Text block:
______________________________
The FDA is Spending $250,000 Testing the Coronavirus on Ferrets

Ferrets will be used in U.S-funded research by U.K scientists on the novel coronavirus, documents reveal.

According the U.S. government's contract website, the Food and Drug Administration (FDA) awarded a contract to Public Health England (PHE), a government agency in the U.K., to investigate COVID-19 on March 2, 2020.

The research piggybacks on an already existing project being carried out by PHE, which was funded by the FDA and is directed at the Ebola virus.

Since COVID-19 was declared a public health emergency, the project has been modified to leverage capabilities outlined under the original contract, awarded in 2017, towards finding a solution to the current pandemic. These amendments are a "logical extension" of research already being undertaken to identify a ferret model for the Ebola virus.

New objectives include developing a ferret model for Sars-CoV-2, the virus responsible for COVID-19. It is hoped this will enable scientists to understand the growth and characterization of the virus. According to the document, this research is a "likely precursor" of clinical trials.

Various animal models have been developed to study SARS, from African green monkeys to mice, the Chinese masked palm civet and ferrets, Medscape reports. According to researchers writing in Virology, ferrets are a popular choice due to their relatively small size, but also because of their anatomical, physiological and metabolic similarities to humans.

According to the contract, PHE was chosen to carry out the project on the basis of its experience and expertise in developing animal models with SARS viruses similar to Sars-CoV-2; as well as facilities to work with a synthetic virus.

According to the document, it was the only institution able to complete the research in a "a timely, safe and effective manner."
______________________________
Work instructions:
(a) In the ferret research article, copy the passage starting with "According the U.S." and going on through "March 2, 2020.", substituting "study" for "investigate".
(b) Condense the paragraph of the ferret research article that begins "Since COVID-19 was declared" into a shorter version that keeps its main facts.
The records have nothing to do with the ferret research article.

Given information:
______________________________
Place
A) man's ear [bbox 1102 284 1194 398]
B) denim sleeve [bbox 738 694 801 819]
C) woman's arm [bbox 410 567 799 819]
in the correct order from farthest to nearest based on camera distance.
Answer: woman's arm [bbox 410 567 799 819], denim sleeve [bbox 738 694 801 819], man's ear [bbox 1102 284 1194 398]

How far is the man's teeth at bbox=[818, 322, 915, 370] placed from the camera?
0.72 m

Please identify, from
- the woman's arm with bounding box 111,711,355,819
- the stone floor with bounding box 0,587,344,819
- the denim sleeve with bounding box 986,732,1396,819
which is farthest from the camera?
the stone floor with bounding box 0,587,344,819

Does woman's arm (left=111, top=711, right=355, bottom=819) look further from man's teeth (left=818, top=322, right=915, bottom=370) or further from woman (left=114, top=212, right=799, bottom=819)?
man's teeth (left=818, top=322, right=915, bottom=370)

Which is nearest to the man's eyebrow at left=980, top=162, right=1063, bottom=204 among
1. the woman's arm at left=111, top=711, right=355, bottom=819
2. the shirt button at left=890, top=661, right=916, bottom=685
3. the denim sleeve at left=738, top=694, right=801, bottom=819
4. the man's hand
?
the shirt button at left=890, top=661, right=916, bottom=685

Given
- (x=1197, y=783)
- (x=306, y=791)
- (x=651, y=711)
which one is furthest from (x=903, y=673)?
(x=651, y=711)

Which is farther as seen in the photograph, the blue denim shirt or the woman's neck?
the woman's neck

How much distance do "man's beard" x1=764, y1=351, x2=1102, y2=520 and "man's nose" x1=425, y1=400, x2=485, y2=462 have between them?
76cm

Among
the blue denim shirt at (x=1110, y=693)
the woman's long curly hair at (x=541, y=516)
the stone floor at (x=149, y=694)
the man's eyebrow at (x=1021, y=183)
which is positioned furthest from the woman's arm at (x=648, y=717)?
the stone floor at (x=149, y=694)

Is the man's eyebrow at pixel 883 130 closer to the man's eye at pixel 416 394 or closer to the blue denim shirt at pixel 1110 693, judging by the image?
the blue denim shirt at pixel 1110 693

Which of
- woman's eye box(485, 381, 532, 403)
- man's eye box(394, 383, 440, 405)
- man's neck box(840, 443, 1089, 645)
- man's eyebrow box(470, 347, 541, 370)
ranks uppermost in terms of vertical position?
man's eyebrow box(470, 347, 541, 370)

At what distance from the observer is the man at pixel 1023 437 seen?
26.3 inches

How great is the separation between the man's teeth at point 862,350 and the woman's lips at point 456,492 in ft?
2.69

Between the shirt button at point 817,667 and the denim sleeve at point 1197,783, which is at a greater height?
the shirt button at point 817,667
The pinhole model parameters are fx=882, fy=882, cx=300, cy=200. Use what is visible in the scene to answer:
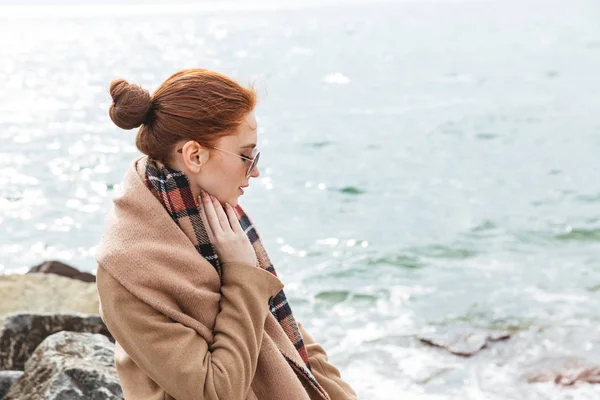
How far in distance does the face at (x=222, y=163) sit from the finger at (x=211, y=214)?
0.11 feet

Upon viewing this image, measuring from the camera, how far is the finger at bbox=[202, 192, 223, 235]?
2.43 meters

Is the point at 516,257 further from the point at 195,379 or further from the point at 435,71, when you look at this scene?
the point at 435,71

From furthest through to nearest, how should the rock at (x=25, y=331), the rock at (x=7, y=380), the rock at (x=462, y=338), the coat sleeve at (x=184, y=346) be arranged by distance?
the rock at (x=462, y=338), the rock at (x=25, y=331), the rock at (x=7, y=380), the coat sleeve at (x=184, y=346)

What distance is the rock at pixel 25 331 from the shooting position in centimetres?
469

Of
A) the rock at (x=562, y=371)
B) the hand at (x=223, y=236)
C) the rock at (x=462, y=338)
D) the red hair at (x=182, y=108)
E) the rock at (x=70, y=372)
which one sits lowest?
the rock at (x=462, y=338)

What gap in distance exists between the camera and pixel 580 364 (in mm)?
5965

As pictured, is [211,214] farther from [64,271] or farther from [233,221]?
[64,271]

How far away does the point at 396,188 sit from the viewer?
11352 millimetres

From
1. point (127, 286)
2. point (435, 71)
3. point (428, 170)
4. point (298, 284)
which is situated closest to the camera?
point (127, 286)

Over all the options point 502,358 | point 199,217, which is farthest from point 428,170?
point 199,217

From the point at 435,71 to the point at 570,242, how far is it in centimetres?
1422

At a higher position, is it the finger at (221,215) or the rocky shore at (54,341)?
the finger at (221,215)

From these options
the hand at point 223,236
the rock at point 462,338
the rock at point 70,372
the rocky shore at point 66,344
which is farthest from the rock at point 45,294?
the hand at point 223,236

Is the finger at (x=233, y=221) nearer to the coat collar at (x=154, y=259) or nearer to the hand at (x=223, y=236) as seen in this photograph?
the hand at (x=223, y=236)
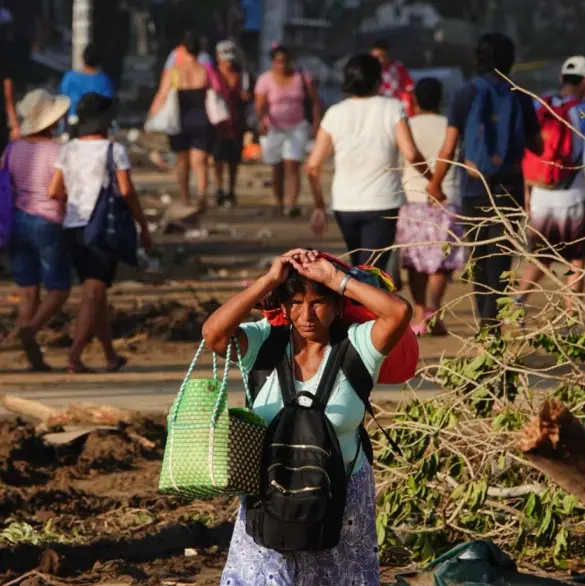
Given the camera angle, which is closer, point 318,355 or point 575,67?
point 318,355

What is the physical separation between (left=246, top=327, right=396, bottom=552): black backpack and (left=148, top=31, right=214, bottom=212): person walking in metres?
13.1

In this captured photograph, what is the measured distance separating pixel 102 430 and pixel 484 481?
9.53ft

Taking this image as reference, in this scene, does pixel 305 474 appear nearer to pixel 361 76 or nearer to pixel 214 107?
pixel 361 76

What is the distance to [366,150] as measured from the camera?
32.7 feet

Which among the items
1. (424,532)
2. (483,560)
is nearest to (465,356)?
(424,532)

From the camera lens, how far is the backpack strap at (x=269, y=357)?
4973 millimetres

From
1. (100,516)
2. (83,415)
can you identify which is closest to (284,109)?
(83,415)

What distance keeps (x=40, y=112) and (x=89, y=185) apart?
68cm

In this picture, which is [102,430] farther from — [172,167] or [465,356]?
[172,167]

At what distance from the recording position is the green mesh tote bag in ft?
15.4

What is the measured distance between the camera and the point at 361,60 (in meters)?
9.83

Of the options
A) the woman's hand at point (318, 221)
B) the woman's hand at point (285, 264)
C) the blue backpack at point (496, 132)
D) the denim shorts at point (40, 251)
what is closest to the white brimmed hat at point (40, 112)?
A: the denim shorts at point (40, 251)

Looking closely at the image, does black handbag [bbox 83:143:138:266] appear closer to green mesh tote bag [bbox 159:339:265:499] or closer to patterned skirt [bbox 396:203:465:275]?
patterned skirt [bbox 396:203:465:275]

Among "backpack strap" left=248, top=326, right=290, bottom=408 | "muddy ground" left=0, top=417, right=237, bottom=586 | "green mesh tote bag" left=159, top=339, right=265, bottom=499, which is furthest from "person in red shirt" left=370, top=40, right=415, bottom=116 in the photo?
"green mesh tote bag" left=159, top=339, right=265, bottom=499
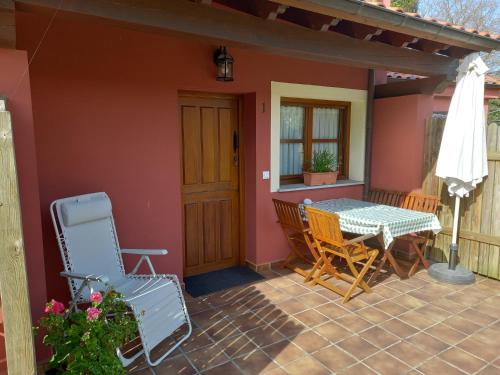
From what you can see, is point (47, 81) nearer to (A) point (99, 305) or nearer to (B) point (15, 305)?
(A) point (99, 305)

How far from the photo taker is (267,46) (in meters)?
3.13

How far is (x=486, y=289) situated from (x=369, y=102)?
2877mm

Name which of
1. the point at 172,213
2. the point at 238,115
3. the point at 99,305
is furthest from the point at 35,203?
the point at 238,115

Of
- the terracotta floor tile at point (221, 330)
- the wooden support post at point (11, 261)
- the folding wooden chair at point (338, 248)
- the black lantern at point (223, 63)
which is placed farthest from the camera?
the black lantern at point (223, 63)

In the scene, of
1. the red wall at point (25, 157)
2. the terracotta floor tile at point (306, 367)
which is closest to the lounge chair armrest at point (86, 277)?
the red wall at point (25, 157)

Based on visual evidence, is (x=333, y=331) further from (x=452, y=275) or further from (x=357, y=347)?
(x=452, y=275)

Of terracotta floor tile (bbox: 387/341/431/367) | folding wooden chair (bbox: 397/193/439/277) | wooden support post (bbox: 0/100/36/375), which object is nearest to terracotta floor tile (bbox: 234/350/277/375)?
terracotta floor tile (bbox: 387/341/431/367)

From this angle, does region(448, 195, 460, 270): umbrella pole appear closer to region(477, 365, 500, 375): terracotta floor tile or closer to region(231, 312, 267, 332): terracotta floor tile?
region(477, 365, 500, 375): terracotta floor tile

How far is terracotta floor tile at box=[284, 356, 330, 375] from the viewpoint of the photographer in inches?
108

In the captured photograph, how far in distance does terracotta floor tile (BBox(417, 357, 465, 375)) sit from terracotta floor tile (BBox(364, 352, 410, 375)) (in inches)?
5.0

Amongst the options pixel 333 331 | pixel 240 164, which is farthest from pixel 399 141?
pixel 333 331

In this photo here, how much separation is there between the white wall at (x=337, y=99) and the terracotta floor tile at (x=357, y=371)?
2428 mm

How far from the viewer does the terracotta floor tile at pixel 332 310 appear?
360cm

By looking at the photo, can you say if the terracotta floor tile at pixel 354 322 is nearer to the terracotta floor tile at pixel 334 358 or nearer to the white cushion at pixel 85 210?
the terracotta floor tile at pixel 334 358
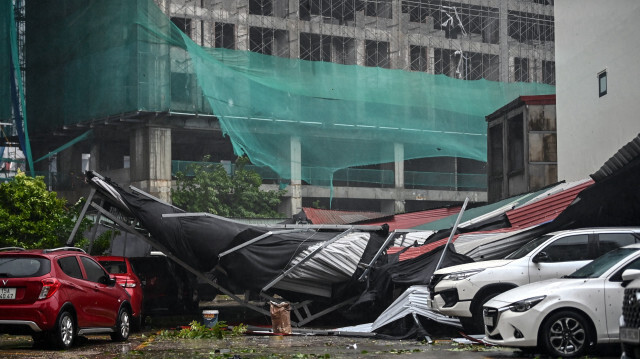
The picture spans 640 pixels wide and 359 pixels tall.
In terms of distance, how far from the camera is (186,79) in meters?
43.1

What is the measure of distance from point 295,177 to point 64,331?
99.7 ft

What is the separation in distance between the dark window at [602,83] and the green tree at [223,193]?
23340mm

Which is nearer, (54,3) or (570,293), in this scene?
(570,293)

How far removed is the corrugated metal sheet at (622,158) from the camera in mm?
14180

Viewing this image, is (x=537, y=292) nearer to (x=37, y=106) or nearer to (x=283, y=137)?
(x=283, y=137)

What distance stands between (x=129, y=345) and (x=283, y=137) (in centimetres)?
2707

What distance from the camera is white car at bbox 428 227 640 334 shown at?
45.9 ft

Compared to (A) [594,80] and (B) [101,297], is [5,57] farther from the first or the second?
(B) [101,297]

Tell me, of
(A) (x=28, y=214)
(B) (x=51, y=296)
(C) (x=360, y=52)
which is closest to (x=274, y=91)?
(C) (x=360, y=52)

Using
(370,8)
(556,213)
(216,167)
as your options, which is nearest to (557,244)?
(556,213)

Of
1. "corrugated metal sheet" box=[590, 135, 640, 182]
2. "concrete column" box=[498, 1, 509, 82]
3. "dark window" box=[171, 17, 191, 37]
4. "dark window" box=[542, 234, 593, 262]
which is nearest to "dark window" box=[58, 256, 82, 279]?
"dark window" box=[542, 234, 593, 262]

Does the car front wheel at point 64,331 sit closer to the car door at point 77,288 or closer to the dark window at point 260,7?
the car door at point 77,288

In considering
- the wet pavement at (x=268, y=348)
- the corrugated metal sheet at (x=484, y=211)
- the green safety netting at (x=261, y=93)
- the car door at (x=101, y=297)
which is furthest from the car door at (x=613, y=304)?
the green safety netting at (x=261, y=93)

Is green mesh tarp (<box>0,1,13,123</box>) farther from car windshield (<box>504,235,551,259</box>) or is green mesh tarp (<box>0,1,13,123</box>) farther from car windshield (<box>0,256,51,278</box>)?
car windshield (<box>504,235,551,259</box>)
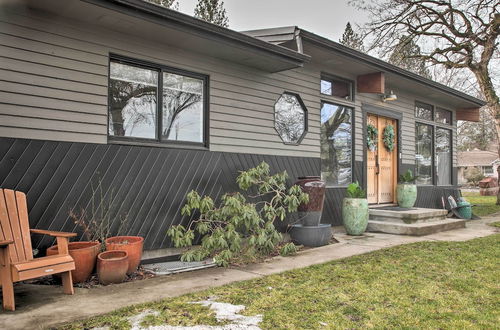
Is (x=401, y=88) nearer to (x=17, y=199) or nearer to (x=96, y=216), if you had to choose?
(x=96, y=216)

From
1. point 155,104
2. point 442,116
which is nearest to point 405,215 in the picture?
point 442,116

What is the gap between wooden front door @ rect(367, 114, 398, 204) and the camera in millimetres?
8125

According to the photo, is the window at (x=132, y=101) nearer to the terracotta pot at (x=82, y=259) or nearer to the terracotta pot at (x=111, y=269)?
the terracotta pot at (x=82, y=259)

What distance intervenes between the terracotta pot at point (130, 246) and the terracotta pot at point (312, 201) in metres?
______________________________
Response list:
(a)
According the U.S. government's contract website, the Food and Drug Administration (FDA) awarded a contract to Public Health England (PHE), a government agency in the U.K., to study COVID-19 on March 2, 2020.

(b) After COVID-19 was declared a public health emergency, the project was modified to apply the capabilities of its original 2017 contract to the current pandemic. The changes are a "logical extension" of existing research to identify a ferret model for the Ebola virus.